What the task requires —
Duplicate each of the following entries line for line, with no changes.

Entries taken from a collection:

%%

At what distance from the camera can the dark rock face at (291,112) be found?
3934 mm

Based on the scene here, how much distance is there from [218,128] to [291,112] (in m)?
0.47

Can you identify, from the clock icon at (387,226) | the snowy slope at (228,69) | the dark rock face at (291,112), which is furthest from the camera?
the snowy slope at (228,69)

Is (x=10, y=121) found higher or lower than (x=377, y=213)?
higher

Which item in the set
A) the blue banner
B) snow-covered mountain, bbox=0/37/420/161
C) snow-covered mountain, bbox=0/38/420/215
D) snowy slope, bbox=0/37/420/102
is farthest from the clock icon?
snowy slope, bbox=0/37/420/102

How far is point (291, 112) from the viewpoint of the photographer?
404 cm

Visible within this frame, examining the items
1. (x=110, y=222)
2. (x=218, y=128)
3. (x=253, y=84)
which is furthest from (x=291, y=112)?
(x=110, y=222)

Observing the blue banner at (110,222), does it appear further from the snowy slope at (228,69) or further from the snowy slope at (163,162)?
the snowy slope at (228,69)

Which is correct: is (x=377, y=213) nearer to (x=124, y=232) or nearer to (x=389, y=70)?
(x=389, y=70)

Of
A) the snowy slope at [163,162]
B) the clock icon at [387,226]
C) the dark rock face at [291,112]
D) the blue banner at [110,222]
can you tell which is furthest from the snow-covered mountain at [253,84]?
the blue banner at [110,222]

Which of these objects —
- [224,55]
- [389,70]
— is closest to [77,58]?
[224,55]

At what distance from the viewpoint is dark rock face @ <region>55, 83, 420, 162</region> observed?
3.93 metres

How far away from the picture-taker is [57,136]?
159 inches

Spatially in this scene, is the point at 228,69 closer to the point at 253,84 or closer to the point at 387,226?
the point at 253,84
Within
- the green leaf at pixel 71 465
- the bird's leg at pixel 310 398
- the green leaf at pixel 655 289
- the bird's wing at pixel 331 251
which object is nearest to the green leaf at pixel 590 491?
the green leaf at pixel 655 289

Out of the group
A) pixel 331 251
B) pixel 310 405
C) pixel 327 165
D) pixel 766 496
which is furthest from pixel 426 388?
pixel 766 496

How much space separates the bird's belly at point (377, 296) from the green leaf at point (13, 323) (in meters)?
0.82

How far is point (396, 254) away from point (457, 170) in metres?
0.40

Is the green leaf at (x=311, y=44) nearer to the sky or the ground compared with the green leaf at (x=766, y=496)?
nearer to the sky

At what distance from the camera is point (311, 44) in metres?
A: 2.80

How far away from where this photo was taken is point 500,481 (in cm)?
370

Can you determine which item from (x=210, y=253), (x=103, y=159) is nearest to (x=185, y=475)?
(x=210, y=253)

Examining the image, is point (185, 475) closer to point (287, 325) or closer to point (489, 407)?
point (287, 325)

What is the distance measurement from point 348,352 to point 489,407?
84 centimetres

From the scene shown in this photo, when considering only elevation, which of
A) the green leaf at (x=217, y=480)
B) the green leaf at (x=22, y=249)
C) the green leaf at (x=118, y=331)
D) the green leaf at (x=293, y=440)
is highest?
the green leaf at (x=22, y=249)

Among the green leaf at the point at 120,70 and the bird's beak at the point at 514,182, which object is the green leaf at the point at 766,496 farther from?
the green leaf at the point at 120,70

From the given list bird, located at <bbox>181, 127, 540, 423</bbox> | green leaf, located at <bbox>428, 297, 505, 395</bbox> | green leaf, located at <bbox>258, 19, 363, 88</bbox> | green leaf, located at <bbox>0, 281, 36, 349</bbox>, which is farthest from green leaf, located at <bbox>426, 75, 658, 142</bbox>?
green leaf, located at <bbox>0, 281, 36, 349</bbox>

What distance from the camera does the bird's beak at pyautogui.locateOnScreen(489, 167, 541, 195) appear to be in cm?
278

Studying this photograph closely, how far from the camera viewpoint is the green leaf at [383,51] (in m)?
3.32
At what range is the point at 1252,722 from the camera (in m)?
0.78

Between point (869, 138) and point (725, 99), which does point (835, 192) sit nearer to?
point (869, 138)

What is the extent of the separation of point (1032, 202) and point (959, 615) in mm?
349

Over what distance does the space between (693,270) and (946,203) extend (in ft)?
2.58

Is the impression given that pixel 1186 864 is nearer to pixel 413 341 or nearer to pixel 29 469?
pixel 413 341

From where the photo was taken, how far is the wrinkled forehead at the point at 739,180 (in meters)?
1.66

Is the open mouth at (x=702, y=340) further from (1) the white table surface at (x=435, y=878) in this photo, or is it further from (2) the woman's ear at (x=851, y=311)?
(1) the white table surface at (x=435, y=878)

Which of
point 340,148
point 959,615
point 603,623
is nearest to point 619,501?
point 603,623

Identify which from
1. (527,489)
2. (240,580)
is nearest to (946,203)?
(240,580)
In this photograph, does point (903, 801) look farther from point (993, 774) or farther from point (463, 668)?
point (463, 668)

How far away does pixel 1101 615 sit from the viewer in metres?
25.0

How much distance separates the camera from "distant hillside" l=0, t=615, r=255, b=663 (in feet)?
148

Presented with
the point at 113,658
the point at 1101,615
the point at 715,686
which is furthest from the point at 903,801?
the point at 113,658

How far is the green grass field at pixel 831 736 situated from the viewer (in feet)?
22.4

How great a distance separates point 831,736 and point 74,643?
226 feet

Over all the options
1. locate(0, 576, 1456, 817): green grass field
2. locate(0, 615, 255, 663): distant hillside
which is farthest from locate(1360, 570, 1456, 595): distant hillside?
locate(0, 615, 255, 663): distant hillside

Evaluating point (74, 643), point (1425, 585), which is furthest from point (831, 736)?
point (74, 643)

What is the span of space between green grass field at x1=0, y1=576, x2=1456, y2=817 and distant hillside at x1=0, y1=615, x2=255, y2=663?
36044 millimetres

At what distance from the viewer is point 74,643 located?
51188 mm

%%

Task response —
At what distance from the camera can the dark rock face at (291,112) be found?
3934 mm

Based on the scene here, how much distance is there from [218,128] to [291,112] (in m)?
0.47

Can you identify, from the clock icon at (387,226) | the snowy slope at (228,69) | the dark rock face at (291,112), which is furthest from the camera?
the snowy slope at (228,69)

Is (x=10, y=121) found higher or lower than (x=377, y=213)?
higher

Which item in the set
A) the blue banner
B) snow-covered mountain, bbox=0/37/420/161
C) snow-covered mountain, bbox=0/38/420/215
D) snowy slope, bbox=0/37/420/102
is farthest from the clock icon?
snowy slope, bbox=0/37/420/102

How far is point (291, 112) from the viewpoint of the photographer?
404 cm

Visible within this frame, examining the items
1. (x=110, y=222)
2. (x=218, y=128)
3. (x=253, y=84)
which is furthest from (x=291, y=112)?
(x=110, y=222)

Observing the blue banner at (110,222), does it appear further from the snowy slope at (228,69) or further from the snowy slope at (163,162)?
the snowy slope at (228,69)

Which is correct: is (x=377, y=213) nearer to (x=124, y=232) or nearer to (x=389, y=70)?
(x=389, y=70)

Of
A) the snowy slope at [163,162]
B) the clock icon at [387,226]
C) the dark rock face at [291,112]
D) the blue banner at [110,222]
can you tell which is furthest from the snow-covered mountain at [253,84]?
the blue banner at [110,222]

Which of these objects —
- [224,55]
- [389,70]
— is closest to [77,58]?
[224,55]

At what distance from the viewpoint is dark rock face @ <region>55, 83, 420, 162</region> observed?
3.93 metres

How far away from the picture-taker is [57,136]?
159 inches

Spatially in this scene, is the point at 228,69 closer to the point at 253,84 or closer to the point at 387,226?
the point at 253,84
Within
- the green leaf at pixel 71 465
- the bird's leg at pixel 310 398
- the green leaf at pixel 655 289
- the bird's wing at pixel 331 251
which object is nearest to the green leaf at pixel 590 491?
the green leaf at pixel 655 289

Out of the group
A) pixel 331 251
B) pixel 310 405
C) pixel 327 165
D) pixel 766 496
which is furthest from pixel 426 388?
pixel 766 496

How much space separates the bird's belly at point (377, 296) from the green leaf at point (13, 323) (in meters)?
0.82

How far is point (396, 254) away from point (457, 170) in metres?
0.40

Is the green leaf at (x=311, y=44) nearer to the sky or the ground compared with the green leaf at (x=766, y=496)?
nearer to the sky

At what distance from the camera is point (311, 44) in metres?
A: 2.80

How far away from where this photo was taken is point 500,481 (in cm)?
370

Can you determine which item from (x=210, y=253), (x=103, y=159) is nearest to (x=185, y=475)?
(x=210, y=253)

Examining the image, is point (185, 475) closer to point (287, 325) or closer to point (489, 407)?
point (287, 325)

What is the distance measurement from point 348,352 to point 489,407?
84 centimetres

From the scene shown in this photo, when considering only elevation, which of
A) the green leaf at (x=217, y=480)
B) the green leaf at (x=22, y=249)
C) the green leaf at (x=118, y=331)
D) the green leaf at (x=293, y=440)
is highest?
the green leaf at (x=22, y=249)

Among the green leaf at the point at 120,70 and the bird's beak at the point at 514,182, which object is the green leaf at the point at 766,496 farther from?
the green leaf at the point at 120,70

From the given list bird, located at <bbox>181, 127, 540, 423</bbox> | green leaf, located at <bbox>428, 297, 505, 395</bbox> | green leaf, located at <bbox>258, 19, 363, 88</bbox> | green leaf, located at <bbox>0, 281, 36, 349</bbox>, which is farthest from green leaf, located at <bbox>426, 75, 658, 142</bbox>?
green leaf, located at <bbox>0, 281, 36, 349</bbox>

What distance from the camera does the bird's beak at pyautogui.locateOnScreen(489, 167, 541, 195) appear to be in cm?
278

Studying this photograph closely, how far from the camera viewpoint is the green leaf at [383,51] (in m)?
3.32
At what range is the point at 1252,722 from the camera (in m)?
0.78

Between point (869, 138) and point (725, 99), which does point (835, 192) sit nearer to?
point (869, 138)

What is the extent of the separation of point (1032, 202) and point (959, 615) in mm?
349

Over what distance does the space between (693,270) and (946,203) extend (in ft)?
2.58

Is the impression given that pixel 1186 864 is nearer to pixel 413 341 or nearer to pixel 29 469?
pixel 413 341

From where the photo was taken, how far is the wrinkled forehead at the point at 739,180 (in meters)?
1.66

Is the open mouth at (x=702, y=340) further from (1) the white table surface at (x=435, y=878) in this photo, or is it further from (2) the woman's ear at (x=851, y=311)?
(1) the white table surface at (x=435, y=878)

Which of
point 340,148
point 959,615
point 603,623
is nearest to point 619,501?
point 603,623

Identify which from
1. (527,489)
2. (240,580)
is nearest to (946,203)?
(240,580)
In this photograph, does point (903, 801) look farther from point (993, 774) or farther from point (463, 668)?
point (463, 668)

How far away does pixel 1101 615 sit from the viewer in metres?
25.0

How much distance separates the camera from "distant hillside" l=0, t=615, r=255, b=663 (in feet)?
148

Presented with
the point at 113,658
the point at 1101,615
the point at 715,686
which is furthest from the point at 903,801?
the point at 113,658

How far is the green grass field at pixel 831 736 situated from the viewer (in feet)?
22.4

How great a distance separates point 831,736 and point 74,643?
226 feet

Over all the options
1. locate(0, 576, 1456, 817): green grass field
2. locate(0, 615, 255, 663): distant hillside
which is farthest from locate(1360, 570, 1456, 595): distant hillside?
locate(0, 615, 255, 663): distant hillside

Evaluating point (74, 643), point (1425, 585), which is furthest from point (831, 736)?
point (74, 643)

What is the span of space between green grass field at x1=0, y1=576, x2=1456, y2=817 and distant hillside at x1=0, y1=615, x2=255, y2=663?
36044 millimetres

At what distance from the viewer is point 74,643 located?
51188 mm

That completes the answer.